Boston is a critical science and technology hub. It is one of the largest centers of startup technology development, feeding off of excellent academic institutions located in the area. That is the reason why a recent decision from the Massachusetts Federal District Court should be of interest not only to companies operating in Massachusetts, but to the technology and science establishments around the country. This decision could delineate a trend in the judicial analysis of non-disclosure vs. non-competition agreements.
In Boston Scientific Corp. v. Lee, it was demonstrated that courts are unwilling to view the breach of a non-disclosure/confidentiality agreement as justification to impose a non-competition restriction on a former employee where no such express restrictive covenant exists. In the case, a Boston Scientific employee had signed an employment agreement undertaking not to disclose proprietary information. The agreement did not include a non-competition provision. When he left Boston Scientific to work for a competitor, he agreed not to disclose any of the Boston Scientific confidential information. While he returned some confidential documents to the company, he retained many more documents on his personal email and Google Drive accounts.
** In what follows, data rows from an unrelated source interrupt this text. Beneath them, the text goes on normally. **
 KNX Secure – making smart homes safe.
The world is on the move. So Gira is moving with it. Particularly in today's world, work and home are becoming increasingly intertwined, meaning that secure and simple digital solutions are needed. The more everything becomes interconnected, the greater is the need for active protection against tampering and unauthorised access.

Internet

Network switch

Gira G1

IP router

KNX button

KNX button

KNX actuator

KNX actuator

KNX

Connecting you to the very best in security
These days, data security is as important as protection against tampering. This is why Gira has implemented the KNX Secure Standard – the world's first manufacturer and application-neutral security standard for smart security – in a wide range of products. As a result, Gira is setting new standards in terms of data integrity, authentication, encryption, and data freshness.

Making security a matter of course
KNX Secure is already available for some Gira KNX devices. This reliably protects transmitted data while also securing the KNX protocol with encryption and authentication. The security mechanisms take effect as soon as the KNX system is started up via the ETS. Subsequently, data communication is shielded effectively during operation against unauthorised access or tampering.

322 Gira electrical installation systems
Boston Scientific moved for injunctive relief prohibiting the defendant not only from not disclosing its confidential information to the competitor, but also from working for the competitor. The Massachusetts Federal District Court held that Lee had breached his confidentiality obligations, which entitled Boston Scientific to injunctive relief, prohibiting him from disclosing its proprietary information and ordering him to return all such information in his possession. However, the Court denied Boston Scientific’s request to prevent Lee from working for the competitor. Specifically, the court held that it was disinclined to impose a restrictive covenant where Lee had never agreed to one. Prohibiting the scientist from working at the competitor would, under the circumstances, “unfairly deprive [him] of his livelihood.”
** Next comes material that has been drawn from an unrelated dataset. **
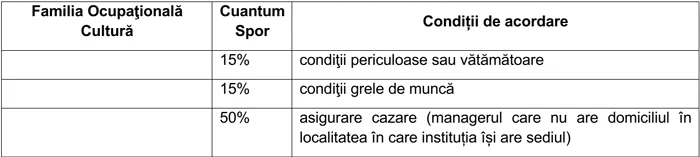 | Familia Ocupaţională Cultură | Cuantum Spor | Condiții de acordare |
|---|---|---|
| | 15% | condiţii periculoase sau vătămătoare |
| | 15% | condiţii grele de muncă |
| | 50% | asigurare cazare (managerul care nu are domiciliul în localitatea în care instituția își are sediul) |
Importantly, the Court rejected Boston Scientific’s inevitable disclosure argument. Under the inevitable disclosure doctrine, an employer is entitled to protection where it is extremely likely – i.e., inevitable – that the former employee will disclose his knowledge of the employer’s confidential information to his new employer in the performance of his duties. The Court held that it was not inevitable that Lee would disclose his knowledge of Boston Scientific proprietary information because (i) Lee’s non-disclosure of Boston Scientific information was a term of his new employment, and (ii) Lee was not developing competing products for the new employer.
This decision clearly demonstrates what we have been counseling our clients for years – when a company desires to restrict its employees or contractors from working for competitors for legitimate business reasons, such restrictions MUST be a part of unambiguous employment or consultant agreements.